Disinformation is also a homegrown threat
In a separate report published last November by the European Digital Media Observatory, another EU-funded project, fact-checkers identified disinformation related to the electoral process in all 10 European countries it assessed, most of them in the EU.
"False narratives often aimed at delegitimizing elections through unfounded claims of voter fraud, foreign influences and unfair practices," they concluded.
But while Borrell and the EEAS were focused on Russia, such incidents also frequently come from domestic sources.
"We see a lot of disinformation coming from internal actors of the EU," Tommaso Canetta from Pagella Politica, an Italian fact-checking organization, told DW. "Disinformation is particularly harmful and dangerous when politicians and traditional media start spreading it."
Canetta pointed out that during the COVID-19 pandemic, the two EU countries with the highest vaccination rates, Portugal and Ireland, saw media and politicians stand firmly united around scientific evidence. The two with the lowest, Bulgaria and Romania, witnessed intense political polarization that affected public discourse.
While Ukraine is a frequent target, Canetta said fact-checkers also flag a lot of content linked to climate topics or migrants and refugees. For example, in his native Italy, many erroneous claims are spread about electric cars, such as that they are more likely to catch fire than combustion engines or get stuck in winter.
In Ireland, disinformation linked to refugees and housing shortages fueled recent riots in Dublin, Canetta said.
Where does it all go?
Borrell struck an alarming tone on Tuesday, referring to a "battle of narratives" that must be won and to Russian disinformation as a "full-fledged instrument of war."
But the EEAS report also warned it was crucial not to inflate the potential risk. Quick detection and proactive tackling of disinformation played a role, as did improved public media literacy.

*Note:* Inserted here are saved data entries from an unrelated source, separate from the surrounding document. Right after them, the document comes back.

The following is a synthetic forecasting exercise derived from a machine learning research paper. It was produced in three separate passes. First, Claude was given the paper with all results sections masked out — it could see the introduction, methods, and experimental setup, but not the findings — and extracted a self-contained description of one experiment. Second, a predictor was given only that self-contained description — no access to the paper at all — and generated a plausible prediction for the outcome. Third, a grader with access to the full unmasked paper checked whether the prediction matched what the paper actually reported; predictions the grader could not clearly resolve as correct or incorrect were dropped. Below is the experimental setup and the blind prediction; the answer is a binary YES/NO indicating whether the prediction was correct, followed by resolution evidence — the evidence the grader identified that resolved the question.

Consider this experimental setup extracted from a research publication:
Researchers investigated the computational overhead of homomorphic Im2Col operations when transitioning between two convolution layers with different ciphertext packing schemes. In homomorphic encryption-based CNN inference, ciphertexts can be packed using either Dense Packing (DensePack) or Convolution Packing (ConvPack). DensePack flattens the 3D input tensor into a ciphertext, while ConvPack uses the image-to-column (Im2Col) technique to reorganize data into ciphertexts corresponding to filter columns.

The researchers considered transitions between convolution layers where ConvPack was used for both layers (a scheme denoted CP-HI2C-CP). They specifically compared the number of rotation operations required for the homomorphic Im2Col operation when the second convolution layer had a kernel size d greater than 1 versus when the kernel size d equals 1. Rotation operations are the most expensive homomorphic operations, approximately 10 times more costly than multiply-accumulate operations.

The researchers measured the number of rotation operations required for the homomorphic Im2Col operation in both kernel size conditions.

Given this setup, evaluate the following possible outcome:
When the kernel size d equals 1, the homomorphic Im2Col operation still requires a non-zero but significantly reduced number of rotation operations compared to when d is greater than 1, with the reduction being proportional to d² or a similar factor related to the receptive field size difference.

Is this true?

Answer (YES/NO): NO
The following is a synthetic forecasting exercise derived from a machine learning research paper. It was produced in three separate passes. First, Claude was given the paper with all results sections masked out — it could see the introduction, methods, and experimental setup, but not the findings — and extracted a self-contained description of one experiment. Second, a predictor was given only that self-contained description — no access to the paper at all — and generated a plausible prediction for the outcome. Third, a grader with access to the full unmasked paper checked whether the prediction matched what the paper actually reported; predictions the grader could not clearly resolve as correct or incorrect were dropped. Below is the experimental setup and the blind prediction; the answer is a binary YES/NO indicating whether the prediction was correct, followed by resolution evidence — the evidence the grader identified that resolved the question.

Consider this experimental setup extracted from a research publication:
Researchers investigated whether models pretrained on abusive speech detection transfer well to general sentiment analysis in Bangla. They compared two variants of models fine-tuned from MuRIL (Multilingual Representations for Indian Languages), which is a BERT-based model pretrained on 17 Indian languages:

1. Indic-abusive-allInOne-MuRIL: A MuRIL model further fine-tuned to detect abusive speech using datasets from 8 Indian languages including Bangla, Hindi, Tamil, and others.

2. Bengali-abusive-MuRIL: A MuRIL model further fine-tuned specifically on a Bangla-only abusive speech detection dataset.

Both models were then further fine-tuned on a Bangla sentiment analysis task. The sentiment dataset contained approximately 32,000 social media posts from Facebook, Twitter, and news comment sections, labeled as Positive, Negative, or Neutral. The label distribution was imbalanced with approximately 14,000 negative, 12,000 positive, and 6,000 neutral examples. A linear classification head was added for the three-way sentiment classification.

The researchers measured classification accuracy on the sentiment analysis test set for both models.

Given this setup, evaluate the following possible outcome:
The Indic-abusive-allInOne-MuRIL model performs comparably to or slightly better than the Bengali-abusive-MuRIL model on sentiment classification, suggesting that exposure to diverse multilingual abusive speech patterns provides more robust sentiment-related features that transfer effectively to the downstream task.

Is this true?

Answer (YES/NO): YES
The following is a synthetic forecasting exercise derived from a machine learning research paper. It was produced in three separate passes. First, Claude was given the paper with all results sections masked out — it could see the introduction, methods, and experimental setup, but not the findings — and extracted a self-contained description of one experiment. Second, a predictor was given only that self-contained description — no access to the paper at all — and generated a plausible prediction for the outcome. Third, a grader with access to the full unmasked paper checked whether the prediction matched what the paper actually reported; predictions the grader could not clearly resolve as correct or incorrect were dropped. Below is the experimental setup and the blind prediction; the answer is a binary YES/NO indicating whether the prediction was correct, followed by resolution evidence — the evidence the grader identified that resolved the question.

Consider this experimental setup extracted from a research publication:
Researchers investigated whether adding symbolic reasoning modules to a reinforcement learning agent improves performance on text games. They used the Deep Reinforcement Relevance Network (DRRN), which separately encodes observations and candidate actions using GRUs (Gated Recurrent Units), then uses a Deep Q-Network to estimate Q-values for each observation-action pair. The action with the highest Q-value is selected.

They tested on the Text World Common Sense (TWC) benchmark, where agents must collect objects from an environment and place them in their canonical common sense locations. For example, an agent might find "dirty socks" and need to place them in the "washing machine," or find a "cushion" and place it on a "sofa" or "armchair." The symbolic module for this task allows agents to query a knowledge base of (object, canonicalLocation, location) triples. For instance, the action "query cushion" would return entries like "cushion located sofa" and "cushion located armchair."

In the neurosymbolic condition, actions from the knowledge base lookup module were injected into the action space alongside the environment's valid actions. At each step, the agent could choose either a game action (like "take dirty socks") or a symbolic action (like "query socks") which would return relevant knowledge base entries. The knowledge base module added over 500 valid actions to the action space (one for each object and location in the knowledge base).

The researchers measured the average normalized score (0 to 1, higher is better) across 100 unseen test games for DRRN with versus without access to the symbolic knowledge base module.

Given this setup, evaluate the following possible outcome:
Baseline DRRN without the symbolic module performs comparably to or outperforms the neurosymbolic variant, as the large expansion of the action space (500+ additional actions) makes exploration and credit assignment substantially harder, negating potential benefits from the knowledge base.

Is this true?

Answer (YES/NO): YES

Ahead of the EU-wide election of parliament, which in any case is regarded as less important than national elections by many citizens, Canetta said the risk wasn't so much that we would see "what happened in the United States or Brazil." Violence and disorder followed recent elections that removed Donald Trump and Jair Bolsonaro as presidents of their respective countries.
"I'm more concerned about disinformation ahead of the elections attacking EU recent actions like the Green Deal or the pandemic plan," he said. "The more significant risk is that extremist forces could gain the consensus changing the EU's stance on certain issues."